Direction:
The lines to be copied run from the one containing "How distant from the viewer does" to the end of the material below; reproduce them exactly, including both ends, and nothing more.

Supplied entries:
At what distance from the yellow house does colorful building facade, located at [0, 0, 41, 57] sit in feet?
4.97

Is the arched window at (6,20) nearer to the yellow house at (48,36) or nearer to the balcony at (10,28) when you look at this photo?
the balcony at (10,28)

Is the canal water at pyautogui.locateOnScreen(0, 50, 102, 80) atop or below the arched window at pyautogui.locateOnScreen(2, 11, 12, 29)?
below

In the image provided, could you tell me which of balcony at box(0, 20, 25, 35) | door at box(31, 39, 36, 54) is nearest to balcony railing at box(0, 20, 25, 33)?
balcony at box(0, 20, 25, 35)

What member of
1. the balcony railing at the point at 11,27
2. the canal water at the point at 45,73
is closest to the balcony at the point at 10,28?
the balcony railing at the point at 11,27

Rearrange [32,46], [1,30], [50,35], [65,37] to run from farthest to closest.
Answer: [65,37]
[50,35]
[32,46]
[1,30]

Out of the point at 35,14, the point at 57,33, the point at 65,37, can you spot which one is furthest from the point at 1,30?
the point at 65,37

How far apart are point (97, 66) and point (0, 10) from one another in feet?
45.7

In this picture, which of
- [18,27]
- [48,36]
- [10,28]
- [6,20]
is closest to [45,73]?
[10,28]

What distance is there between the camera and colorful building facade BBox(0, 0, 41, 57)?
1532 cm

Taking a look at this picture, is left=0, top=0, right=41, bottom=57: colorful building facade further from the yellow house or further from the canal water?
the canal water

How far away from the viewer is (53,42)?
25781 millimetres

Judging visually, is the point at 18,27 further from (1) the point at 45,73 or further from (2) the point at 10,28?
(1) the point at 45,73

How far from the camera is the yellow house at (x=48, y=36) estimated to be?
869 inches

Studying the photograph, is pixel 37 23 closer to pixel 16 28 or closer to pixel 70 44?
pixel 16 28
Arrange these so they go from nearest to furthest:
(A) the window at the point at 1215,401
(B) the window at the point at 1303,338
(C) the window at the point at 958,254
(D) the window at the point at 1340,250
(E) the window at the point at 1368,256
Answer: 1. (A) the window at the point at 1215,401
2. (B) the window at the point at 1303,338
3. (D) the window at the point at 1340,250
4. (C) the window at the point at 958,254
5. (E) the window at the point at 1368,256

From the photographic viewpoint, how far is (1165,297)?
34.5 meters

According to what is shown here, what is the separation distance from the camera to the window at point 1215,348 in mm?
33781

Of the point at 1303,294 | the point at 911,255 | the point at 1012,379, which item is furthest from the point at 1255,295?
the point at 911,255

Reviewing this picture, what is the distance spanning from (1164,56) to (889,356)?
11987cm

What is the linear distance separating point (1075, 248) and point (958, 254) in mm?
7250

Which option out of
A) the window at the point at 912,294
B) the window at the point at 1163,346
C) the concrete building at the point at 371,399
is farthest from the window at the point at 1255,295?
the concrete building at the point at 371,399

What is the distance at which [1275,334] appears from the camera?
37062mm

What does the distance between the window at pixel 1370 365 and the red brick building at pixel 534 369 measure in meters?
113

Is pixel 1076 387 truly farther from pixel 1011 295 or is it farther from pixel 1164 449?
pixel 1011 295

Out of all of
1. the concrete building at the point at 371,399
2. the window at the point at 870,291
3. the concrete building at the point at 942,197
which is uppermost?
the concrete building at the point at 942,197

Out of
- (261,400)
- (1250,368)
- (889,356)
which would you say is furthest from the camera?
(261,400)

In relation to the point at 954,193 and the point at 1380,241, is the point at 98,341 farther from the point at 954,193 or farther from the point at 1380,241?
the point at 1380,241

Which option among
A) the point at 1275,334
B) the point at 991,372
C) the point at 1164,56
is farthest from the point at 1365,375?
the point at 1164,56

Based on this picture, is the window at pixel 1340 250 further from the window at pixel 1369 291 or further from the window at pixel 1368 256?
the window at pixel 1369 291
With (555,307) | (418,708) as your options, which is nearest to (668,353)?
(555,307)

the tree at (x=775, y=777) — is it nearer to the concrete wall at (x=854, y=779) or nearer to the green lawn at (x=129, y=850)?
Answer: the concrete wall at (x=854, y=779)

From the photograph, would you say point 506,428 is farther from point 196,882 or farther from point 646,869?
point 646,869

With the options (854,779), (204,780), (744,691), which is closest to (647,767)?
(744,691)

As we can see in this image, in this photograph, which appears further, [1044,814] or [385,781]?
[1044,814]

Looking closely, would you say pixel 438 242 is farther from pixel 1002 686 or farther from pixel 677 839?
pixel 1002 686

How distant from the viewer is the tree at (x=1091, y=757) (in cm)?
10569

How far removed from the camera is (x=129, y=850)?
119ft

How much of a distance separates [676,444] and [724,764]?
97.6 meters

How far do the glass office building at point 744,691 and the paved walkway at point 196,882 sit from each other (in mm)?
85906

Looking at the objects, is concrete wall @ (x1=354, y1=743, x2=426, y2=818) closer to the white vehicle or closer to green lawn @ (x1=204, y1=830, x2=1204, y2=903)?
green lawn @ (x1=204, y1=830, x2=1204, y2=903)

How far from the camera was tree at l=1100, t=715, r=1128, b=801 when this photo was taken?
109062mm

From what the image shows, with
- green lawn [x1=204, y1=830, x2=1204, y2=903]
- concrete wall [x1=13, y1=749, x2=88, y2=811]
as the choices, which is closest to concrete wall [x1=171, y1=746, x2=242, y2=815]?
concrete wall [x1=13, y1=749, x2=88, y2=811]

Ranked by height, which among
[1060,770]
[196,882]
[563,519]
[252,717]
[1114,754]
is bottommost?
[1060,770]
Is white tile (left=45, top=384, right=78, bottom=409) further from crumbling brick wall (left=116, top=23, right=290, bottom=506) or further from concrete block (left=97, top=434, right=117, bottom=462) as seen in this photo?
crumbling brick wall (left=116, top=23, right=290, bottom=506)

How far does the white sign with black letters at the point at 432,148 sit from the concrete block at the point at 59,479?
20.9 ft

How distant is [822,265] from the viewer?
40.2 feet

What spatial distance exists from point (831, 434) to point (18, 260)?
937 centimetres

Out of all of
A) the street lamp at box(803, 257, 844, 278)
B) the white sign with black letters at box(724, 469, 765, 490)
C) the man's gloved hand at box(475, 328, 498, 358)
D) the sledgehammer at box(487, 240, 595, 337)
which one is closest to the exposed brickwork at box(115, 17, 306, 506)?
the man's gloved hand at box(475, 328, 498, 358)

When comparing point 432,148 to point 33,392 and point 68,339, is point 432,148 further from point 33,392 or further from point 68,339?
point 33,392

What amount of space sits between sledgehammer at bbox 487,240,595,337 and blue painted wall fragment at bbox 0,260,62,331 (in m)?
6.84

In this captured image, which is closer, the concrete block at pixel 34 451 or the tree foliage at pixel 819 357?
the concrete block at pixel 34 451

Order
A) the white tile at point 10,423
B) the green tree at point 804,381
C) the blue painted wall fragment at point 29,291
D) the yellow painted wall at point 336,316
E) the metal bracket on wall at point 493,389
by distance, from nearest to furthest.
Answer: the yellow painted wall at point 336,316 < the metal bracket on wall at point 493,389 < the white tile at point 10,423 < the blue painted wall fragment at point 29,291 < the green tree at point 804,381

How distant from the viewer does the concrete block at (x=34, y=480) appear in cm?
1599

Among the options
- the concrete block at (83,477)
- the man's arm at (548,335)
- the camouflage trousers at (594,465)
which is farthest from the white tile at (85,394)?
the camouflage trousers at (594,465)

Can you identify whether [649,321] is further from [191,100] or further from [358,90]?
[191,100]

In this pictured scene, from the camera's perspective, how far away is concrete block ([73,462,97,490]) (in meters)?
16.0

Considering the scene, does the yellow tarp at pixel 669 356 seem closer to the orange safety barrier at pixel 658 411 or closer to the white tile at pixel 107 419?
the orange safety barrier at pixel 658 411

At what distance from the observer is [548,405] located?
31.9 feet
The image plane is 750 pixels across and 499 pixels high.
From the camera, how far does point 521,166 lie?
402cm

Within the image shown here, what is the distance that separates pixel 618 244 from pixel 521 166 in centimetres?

The answer:
How distant from the viewer does the concrete block at (x=34, y=480) appear in cm?
1599

Among the options
- the concrete block at (83,477)
- the man's arm at (548,335)
- the camouflage trousers at (594,465)
which is farthest from the white tile at (85,394)?
the camouflage trousers at (594,465)

Can you identify whether [649,321] is further from [191,100] or further from [358,90]?
[191,100]

In this pictured scene, from the camera's perspective, how far away is concrete block ([73,462,97,490]) (in meters)?
16.0

Considering the scene, does the yellow tarp at pixel 669 356 seem closer to the orange safety barrier at pixel 658 411 or closer to the white tile at pixel 107 419?
the orange safety barrier at pixel 658 411

At what distance from the observer is [548,405] located?
31.9 feet
The image plane is 750 pixels across and 499 pixels high.
From the camera, how far does point 521,166 lie?
402cm

Within the image shown here, what is the distance that separates pixel 618 244 from pixel 521 166 in centimetres?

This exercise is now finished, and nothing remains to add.